So, you’ve put your prices up but your costs are still too high

If a business finds itself in the predicament of high cost of goods sold, elevated wage expenses, and towering overheads, it’s a sign that their selling prices are too low. The straightforward solution might appear to be raising prices across the board, but this often poses a risk of pricing the business out of its market. In most cases, the more viable approaches involve increasing the average customer spend or reducing operational costs.

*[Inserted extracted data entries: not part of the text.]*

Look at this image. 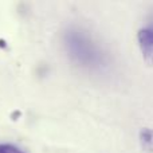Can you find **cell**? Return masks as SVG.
<instances>
[{"label": "cell", "instance_id": "cell-1", "mask_svg": "<svg viewBox=\"0 0 153 153\" xmlns=\"http://www.w3.org/2000/svg\"><path fill=\"white\" fill-rule=\"evenodd\" d=\"M62 47L69 61L83 71L103 73L110 65V56L102 43L79 24H70L63 30Z\"/></svg>", "mask_w": 153, "mask_h": 153}, {"label": "cell", "instance_id": "cell-2", "mask_svg": "<svg viewBox=\"0 0 153 153\" xmlns=\"http://www.w3.org/2000/svg\"><path fill=\"white\" fill-rule=\"evenodd\" d=\"M137 42L145 63L148 66H153V23L146 24L138 30Z\"/></svg>", "mask_w": 153, "mask_h": 153}, {"label": "cell", "instance_id": "cell-3", "mask_svg": "<svg viewBox=\"0 0 153 153\" xmlns=\"http://www.w3.org/2000/svg\"><path fill=\"white\" fill-rule=\"evenodd\" d=\"M140 145L144 152L153 153V129L152 128H143L138 133Z\"/></svg>", "mask_w": 153, "mask_h": 153}, {"label": "cell", "instance_id": "cell-4", "mask_svg": "<svg viewBox=\"0 0 153 153\" xmlns=\"http://www.w3.org/2000/svg\"><path fill=\"white\" fill-rule=\"evenodd\" d=\"M0 153H27V151L13 143H0Z\"/></svg>", "mask_w": 153, "mask_h": 153}]
</instances>
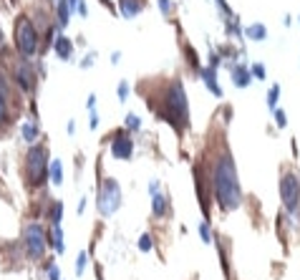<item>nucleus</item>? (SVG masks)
Instances as JSON below:
<instances>
[{
	"label": "nucleus",
	"mask_w": 300,
	"mask_h": 280,
	"mask_svg": "<svg viewBox=\"0 0 300 280\" xmlns=\"http://www.w3.org/2000/svg\"><path fill=\"white\" fill-rule=\"evenodd\" d=\"M38 137H41V127H38V121H33V119H28V121H23L20 124V139L25 141V144H38Z\"/></svg>",
	"instance_id": "nucleus-14"
},
{
	"label": "nucleus",
	"mask_w": 300,
	"mask_h": 280,
	"mask_svg": "<svg viewBox=\"0 0 300 280\" xmlns=\"http://www.w3.org/2000/svg\"><path fill=\"white\" fill-rule=\"evenodd\" d=\"M48 167H51V159H48V149L43 144H33L28 151H25V159H23V177H25V184L30 190H41L46 182H48Z\"/></svg>",
	"instance_id": "nucleus-3"
},
{
	"label": "nucleus",
	"mask_w": 300,
	"mask_h": 280,
	"mask_svg": "<svg viewBox=\"0 0 300 280\" xmlns=\"http://www.w3.org/2000/svg\"><path fill=\"white\" fill-rule=\"evenodd\" d=\"M13 43L23 58H33L41 51V33L28 15H18L13 23Z\"/></svg>",
	"instance_id": "nucleus-4"
},
{
	"label": "nucleus",
	"mask_w": 300,
	"mask_h": 280,
	"mask_svg": "<svg viewBox=\"0 0 300 280\" xmlns=\"http://www.w3.org/2000/svg\"><path fill=\"white\" fill-rule=\"evenodd\" d=\"M156 192H161V184H159V179H151L149 182V195H156Z\"/></svg>",
	"instance_id": "nucleus-35"
},
{
	"label": "nucleus",
	"mask_w": 300,
	"mask_h": 280,
	"mask_svg": "<svg viewBox=\"0 0 300 280\" xmlns=\"http://www.w3.org/2000/svg\"><path fill=\"white\" fill-rule=\"evenodd\" d=\"M74 132H76V121L71 119V121H69V134H74Z\"/></svg>",
	"instance_id": "nucleus-40"
},
{
	"label": "nucleus",
	"mask_w": 300,
	"mask_h": 280,
	"mask_svg": "<svg viewBox=\"0 0 300 280\" xmlns=\"http://www.w3.org/2000/svg\"><path fill=\"white\" fill-rule=\"evenodd\" d=\"M10 76H13V83L20 88V91H25V94H30V91H36V83H38V73L33 69V64H30V58H18L15 64H13V69H10Z\"/></svg>",
	"instance_id": "nucleus-8"
},
{
	"label": "nucleus",
	"mask_w": 300,
	"mask_h": 280,
	"mask_svg": "<svg viewBox=\"0 0 300 280\" xmlns=\"http://www.w3.org/2000/svg\"><path fill=\"white\" fill-rule=\"evenodd\" d=\"M111 157L121 159V162H129L134 157V139H131V134L126 129H121V132H116L111 137Z\"/></svg>",
	"instance_id": "nucleus-9"
},
{
	"label": "nucleus",
	"mask_w": 300,
	"mask_h": 280,
	"mask_svg": "<svg viewBox=\"0 0 300 280\" xmlns=\"http://www.w3.org/2000/svg\"><path fill=\"white\" fill-rule=\"evenodd\" d=\"M151 214L154 220H166L172 214V205H169V197L164 192H156L151 195Z\"/></svg>",
	"instance_id": "nucleus-11"
},
{
	"label": "nucleus",
	"mask_w": 300,
	"mask_h": 280,
	"mask_svg": "<svg viewBox=\"0 0 300 280\" xmlns=\"http://www.w3.org/2000/svg\"><path fill=\"white\" fill-rule=\"evenodd\" d=\"M86 106H88V111H91V109H96V94H91V96H88Z\"/></svg>",
	"instance_id": "nucleus-36"
},
{
	"label": "nucleus",
	"mask_w": 300,
	"mask_h": 280,
	"mask_svg": "<svg viewBox=\"0 0 300 280\" xmlns=\"http://www.w3.org/2000/svg\"><path fill=\"white\" fill-rule=\"evenodd\" d=\"M142 10H144V0H119V13H121L126 20L137 18Z\"/></svg>",
	"instance_id": "nucleus-15"
},
{
	"label": "nucleus",
	"mask_w": 300,
	"mask_h": 280,
	"mask_svg": "<svg viewBox=\"0 0 300 280\" xmlns=\"http://www.w3.org/2000/svg\"><path fill=\"white\" fill-rule=\"evenodd\" d=\"M96 56H98L96 51H88V53L81 58V64H78V66H81V69H91V66H93V61H96Z\"/></svg>",
	"instance_id": "nucleus-29"
},
{
	"label": "nucleus",
	"mask_w": 300,
	"mask_h": 280,
	"mask_svg": "<svg viewBox=\"0 0 300 280\" xmlns=\"http://www.w3.org/2000/svg\"><path fill=\"white\" fill-rule=\"evenodd\" d=\"M48 245H51V235L43 230L41 222H28L23 227V247L30 260H43Z\"/></svg>",
	"instance_id": "nucleus-6"
},
{
	"label": "nucleus",
	"mask_w": 300,
	"mask_h": 280,
	"mask_svg": "<svg viewBox=\"0 0 300 280\" xmlns=\"http://www.w3.org/2000/svg\"><path fill=\"white\" fill-rule=\"evenodd\" d=\"M81 3H83V0H69V5H71L74 13H78V5H81Z\"/></svg>",
	"instance_id": "nucleus-37"
},
{
	"label": "nucleus",
	"mask_w": 300,
	"mask_h": 280,
	"mask_svg": "<svg viewBox=\"0 0 300 280\" xmlns=\"http://www.w3.org/2000/svg\"><path fill=\"white\" fill-rule=\"evenodd\" d=\"M48 280H61V268L56 263H48Z\"/></svg>",
	"instance_id": "nucleus-32"
},
{
	"label": "nucleus",
	"mask_w": 300,
	"mask_h": 280,
	"mask_svg": "<svg viewBox=\"0 0 300 280\" xmlns=\"http://www.w3.org/2000/svg\"><path fill=\"white\" fill-rule=\"evenodd\" d=\"M232 83L237 86V88H247L255 78H252V73H250V66H245V64H235L232 66Z\"/></svg>",
	"instance_id": "nucleus-13"
},
{
	"label": "nucleus",
	"mask_w": 300,
	"mask_h": 280,
	"mask_svg": "<svg viewBox=\"0 0 300 280\" xmlns=\"http://www.w3.org/2000/svg\"><path fill=\"white\" fill-rule=\"evenodd\" d=\"M121 202H124L121 184L114 177L101 179V184L96 190V210H98V214L101 217H114L116 212L121 210Z\"/></svg>",
	"instance_id": "nucleus-5"
},
{
	"label": "nucleus",
	"mask_w": 300,
	"mask_h": 280,
	"mask_svg": "<svg viewBox=\"0 0 300 280\" xmlns=\"http://www.w3.org/2000/svg\"><path fill=\"white\" fill-rule=\"evenodd\" d=\"M88 127H91V132L98 127V114H96V109H91V111H88Z\"/></svg>",
	"instance_id": "nucleus-33"
},
{
	"label": "nucleus",
	"mask_w": 300,
	"mask_h": 280,
	"mask_svg": "<svg viewBox=\"0 0 300 280\" xmlns=\"http://www.w3.org/2000/svg\"><path fill=\"white\" fill-rule=\"evenodd\" d=\"M98 280H101V278H98Z\"/></svg>",
	"instance_id": "nucleus-43"
},
{
	"label": "nucleus",
	"mask_w": 300,
	"mask_h": 280,
	"mask_svg": "<svg viewBox=\"0 0 300 280\" xmlns=\"http://www.w3.org/2000/svg\"><path fill=\"white\" fill-rule=\"evenodd\" d=\"M0 41H3V33H0Z\"/></svg>",
	"instance_id": "nucleus-41"
},
{
	"label": "nucleus",
	"mask_w": 300,
	"mask_h": 280,
	"mask_svg": "<svg viewBox=\"0 0 300 280\" xmlns=\"http://www.w3.org/2000/svg\"><path fill=\"white\" fill-rule=\"evenodd\" d=\"M250 73H252V78H257V81H265V76H268V71L262 64H252L250 66Z\"/></svg>",
	"instance_id": "nucleus-27"
},
{
	"label": "nucleus",
	"mask_w": 300,
	"mask_h": 280,
	"mask_svg": "<svg viewBox=\"0 0 300 280\" xmlns=\"http://www.w3.org/2000/svg\"><path fill=\"white\" fill-rule=\"evenodd\" d=\"M207 174H210V187H212V197H215L217 207L222 212H235L242 205V187H240L237 167H235L229 149L222 146L215 154Z\"/></svg>",
	"instance_id": "nucleus-1"
},
{
	"label": "nucleus",
	"mask_w": 300,
	"mask_h": 280,
	"mask_svg": "<svg viewBox=\"0 0 300 280\" xmlns=\"http://www.w3.org/2000/svg\"><path fill=\"white\" fill-rule=\"evenodd\" d=\"M76 212H78V214H83V212H86V200H81V202H78V207H76Z\"/></svg>",
	"instance_id": "nucleus-38"
},
{
	"label": "nucleus",
	"mask_w": 300,
	"mask_h": 280,
	"mask_svg": "<svg viewBox=\"0 0 300 280\" xmlns=\"http://www.w3.org/2000/svg\"><path fill=\"white\" fill-rule=\"evenodd\" d=\"M119 61H121V53L114 51V53H111V64H119Z\"/></svg>",
	"instance_id": "nucleus-39"
},
{
	"label": "nucleus",
	"mask_w": 300,
	"mask_h": 280,
	"mask_svg": "<svg viewBox=\"0 0 300 280\" xmlns=\"http://www.w3.org/2000/svg\"><path fill=\"white\" fill-rule=\"evenodd\" d=\"M156 5H159V10H161L164 15L172 13V0H156Z\"/></svg>",
	"instance_id": "nucleus-34"
},
{
	"label": "nucleus",
	"mask_w": 300,
	"mask_h": 280,
	"mask_svg": "<svg viewBox=\"0 0 300 280\" xmlns=\"http://www.w3.org/2000/svg\"><path fill=\"white\" fill-rule=\"evenodd\" d=\"M116 96H119V101H126V99H129V83H126V81H119Z\"/></svg>",
	"instance_id": "nucleus-30"
},
{
	"label": "nucleus",
	"mask_w": 300,
	"mask_h": 280,
	"mask_svg": "<svg viewBox=\"0 0 300 280\" xmlns=\"http://www.w3.org/2000/svg\"><path fill=\"white\" fill-rule=\"evenodd\" d=\"M71 5H69V0H56V28L61 30V28H66L69 25V20H71Z\"/></svg>",
	"instance_id": "nucleus-16"
},
{
	"label": "nucleus",
	"mask_w": 300,
	"mask_h": 280,
	"mask_svg": "<svg viewBox=\"0 0 300 280\" xmlns=\"http://www.w3.org/2000/svg\"><path fill=\"white\" fill-rule=\"evenodd\" d=\"M48 220H51V225H53V227L63 222V202H61V200H53V202H51V210H48Z\"/></svg>",
	"instance_id": "nucleus-20"
},
{
	"label": "nucleus",
	"mask_w": 300,
	"mask_h": 280,
	"mask_svg": "<svg viewBox=\"0 0 300 280\" xmlns=\"http://www.w3.org/2000/svg\"><path fill=\"white\" fill-rule=\"evenodd\" d=\"M215 5L222 10V15H225V20H232L235 18V13H232V8L227 5V0H215Z\"/></svg>",
	"instance_id": "nucleus-28"
},
{
	"label": "nucleus",
	"mask_w": 300,
	"mask_h": 280,
	"mask_svg": "<svg viewBox=\"0 0 300 280\" xmlns=\"http://www.w3.org/2000/svg\"><path fill=\"white\" fill-rule=\"evenodd\" d=\"M53 51H56V56H58L61 61H71V58H74V41H71L69 36L58 33V36L53 38Z\"/></svg>",
	"instance_id": "nucleus-12"
},
{
	"label": "nucleus",
	"mask_w": 300,
	"mask_h": 280,
	"mask_svg": "<svg viewBox=\"0 0 300 280\" xmlns=\"http://www.w3.org/2000/svg\"><path fill=\"white\" fill-rule=\"evenodd\" d=\"M245 38H250V41H255V43L265 41V38H268V25H265V23H250V25L245 28Z\"/></svg>",
	"instance_id": "nucleus-17"
},
{
	"label": "nucleus",
	"mask_w": 300,
	"mask_h": 280,
	"mask_svg": "<svg viewBox=\"0 0 300 280\" xmlns=\"http://www.w3.org/2000/svg\"><path fill=\"white\" fill-rule=\"evenodd\" d=\"M86 265H88V253H78V258H76V265H74V270H76V275H78V278L86 273Z\"/></svg>",
	"instance_id": "nucleus-24"
},
{
	"label": "nucleus",
	"mask_w": 300,
	"mask_h": 280,
	"mask_svg": "<svg viewBox=\"0 0 300 280\" xmlns=\"http://www.w3.org/2000/svg\"><path fill=\"white\" fill-rule=\"evenodd\" d=\"M156 116L161 121H166L169 127H174L177 132H184L189 127V101H187V91L182 81H169L161 94H159V104L154 106Z\"/></svg>",
	"instance_id": "nucleus-2"
},
{
	"label": "nucleus",
	"mask_w": 300,
	"mask_h": 280,
	"mask_svg": "<svg viewBox=\"0 0 300 280\" xmlns=\"http://www.w3.org/2000/svg\"><path fill=\"white\" fill-rule=\"evenodd\" d=\"M278 99H280V83L270 86V91H268V106H270L273 111L278 109Z\"/></svg>",
	"instance_id": "nucleus-22"
},
{
	"label": "nucleus",
	"mask_w": 300,
	"mask_h": 280,
	"mask_svg": "<svg viewBox=\"0 0 300 280\" xmlns=\"http://www.w3.org/2000/svg\"><path fill=\"white\" fill-rule=\"evenodd\" d=\"M199 78L205 81V86L210 88V94L212 96H217V99H222V86H220V81H217V69L215 66H199Z\"/></svg>",
	"instance_id": "nucleus-10"
},
{
	"label": "nucleus",
	"mask_w": 300,
	"mask_h": 280,
	"mask_svg": "<svg viewBox=\"0 0 300 280\" xmlns=\"http://www.w3.org/2000/svg\"><path fill=\"white\" fill-rule=\"evenodd\" d=\"M137 245H139V250H142V253H151V250H154V237H151L149 232H144V235L139 237V242H137Z\"/></svg>",
	"instance_id": "nucleus-25"
},
{
	"label": "nucleus",
	"mask_w": 300,
	"mask_h": 280,
	"mask_svg": "<svg viewBox=\"0 0 300 280\" xmlns=\"http://www.w3.org/2000/svg\"><path fill=\"white\" fill-rule=\"evenodd\" d=\"M298 23H300V18H298Z\"/></svg>",
	"instance_id": "nucleus-42"
},
{
	"label": "nucleus",
	"mask_w": 300,
	"mask_h": 280,
	"mask_svg": "<svg viewBox=\"0 0 300 280\" xmlns=\"http://www.w3.org/2000/svg\"><path fill=\"white\" fill-rule=\"evenodd\" d=\"M273 116H275V124H278L280 129H285V124H288V116H285V111H283V109H275V111H273Z\"/></svg>",
	"instance_id": "nucleus-31"
},
{
	"label": "nucleus",
	"mask_w": 300,
	"mask_h": 280,
	"mask_svg": "<svg viewBox=\"0 0 300 280\" xmlns=\"http://www.w3.org/2000/svg\"><path fill=\"white\" fill-rule=\"evenodd\" d=\"M197 232H199V237H202V242H212V230H210V222L207 220H202L199 225H197Z\"/></svg>",
	"instance_id": "nucleus-23"
},
{
	"label": "nucleus",
	"mask_w": 300,
	"mask_h": 280,
	"mask_svg": "<svg viewBox=\"0 0 300 280\" xmlns=\"http://www.w3.org/2000/svg\"><path fill=\"white\" fill-rule=\"evenodd\" d=\"M124 127H126V132H139L142 129V116L139 114H126Z\"/></svg>",
	"instance_id": "nucleus-21"
},
{
	"label": "nucleus",
	"mask_w": 300,
	"mask_h": 280,
	"mask_svg": "<svg viewBox=\"0 0 300 280\" xmlns=\"http://www.w3.org/2000/svg\"><path fill=\"white\" fill-rule=\"evenodd\" d=\"M278 192H280V202L285 212L295 214L300 210V179L295 172H283L280 182H278Z\"/></svg>",
	"instance_id": "nucleus-7"
},
{
	"label": "nucleus",
	"mask_w": 300,
	"mask_h": 280,
	"mask_svg": "<svg viewBox=\"0 0 300 280\" xmlns=\"http://www.w3.org/2000/svg\"><path fill=\"white\" fill-rule=\"evenodd\" d=\"M48 182L53 187H61L63 184V164L61 159H51V167H48Z\"/></svg>",
	"instance_id": "nucleus-18"
},
{
	"label": "nucleus",
	"mask_w": 300,
	"mask_h": 280,
	"mask_svg": "<svg viewBox=\"0 0 300 280\" xmlns=\"http://www.w3.org/2000/svg\"><path fill=\"white\" fill-rule=\"evenodd\" d=\"M51 245H53V250H56L58 255H63V253H66V242H63V227H61V225H56V227L51 230Z\"/></svg>",
	"instance_id": "nucleus-19"
},
{
	"label": "nucleus",
	"mask_w": 300,
	"mask_h": 280,
	"mask_svg": "<svg viewBox=\"0 0 300 280\" xmlns=\"http://www.w3.org/2000/svg\"><path fill=\"white\" fill-rule=\"evenodd\" d=\"M8 119H10V109H8V101H5V99L0 96V132L5 129Z\"/></svg>",
	"instance_id": "nucleus-26"
}]
</instances>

Raising the average customer spend, though appealing for its potential to bolster the bottom line, is not always easy to execute. Some businesses face challenges such as inappropriate staff recruitment and training, as well as a lack of merchandising expertise that hinder this endeavor.

If that’s the case, cost reduction becomes the primary recourse, despite the potential disruption it can cause to established routines. This process often requires challenging conventional practices and making radical changes in how the business operates.

To illustrate this, consider the cost of goods sold. It necessitates a meticulous review of recipes, suppliers, goods receipt processes, production systems, waste management, staff meals, and more. Incremental savings are made by fine-tuning various aspects of these processes, as there is rarely a single ‘magic bullet’ solution that significantly reduces costs in one hit.

When addressing wage cost reduction, the challenges intensify. A thorough evaluation of production and service systems becomes essential, with the aim of minimising staff time while maintaining customer satisfaction. This may involve discussions about eliminating table service or transitioning to pre-prepared or semi-finished products to enhance efficiency, despite resistance from some owners and staff.

Beyond production and service, other wage-related issues, such as staff productivity, pay rates, rostering efficiency, staff turnover, and absenteeism, must be thoroughly examined. In essence, the management and supervision of human resources within the business needs to be reviewed.

Finally, overhead costs, especially rent, pose a significant challenge. Ideally, rent for a hospitality business should not exceed 8% of the business’s turnover unless it is situated in a high-traffic area, where higher rent could be justified by reduced marketing costs. If rent costs are prohibitively high, the options are daunting: either negotiate lower rent (a formidable task) or revisit the option of increasing the business’s revenue through a higher customer average spend to automatically lower the rent percentage.

When faced with these challenges, some business owners might contemplate selling up, but they must accept that the true value of their business is contingent on its actual profit. Minimal profit leads to a diminished selling price. It may become evident that the path forward is neither simple nor easy, and business owners often find themselves grappling with a tough decision.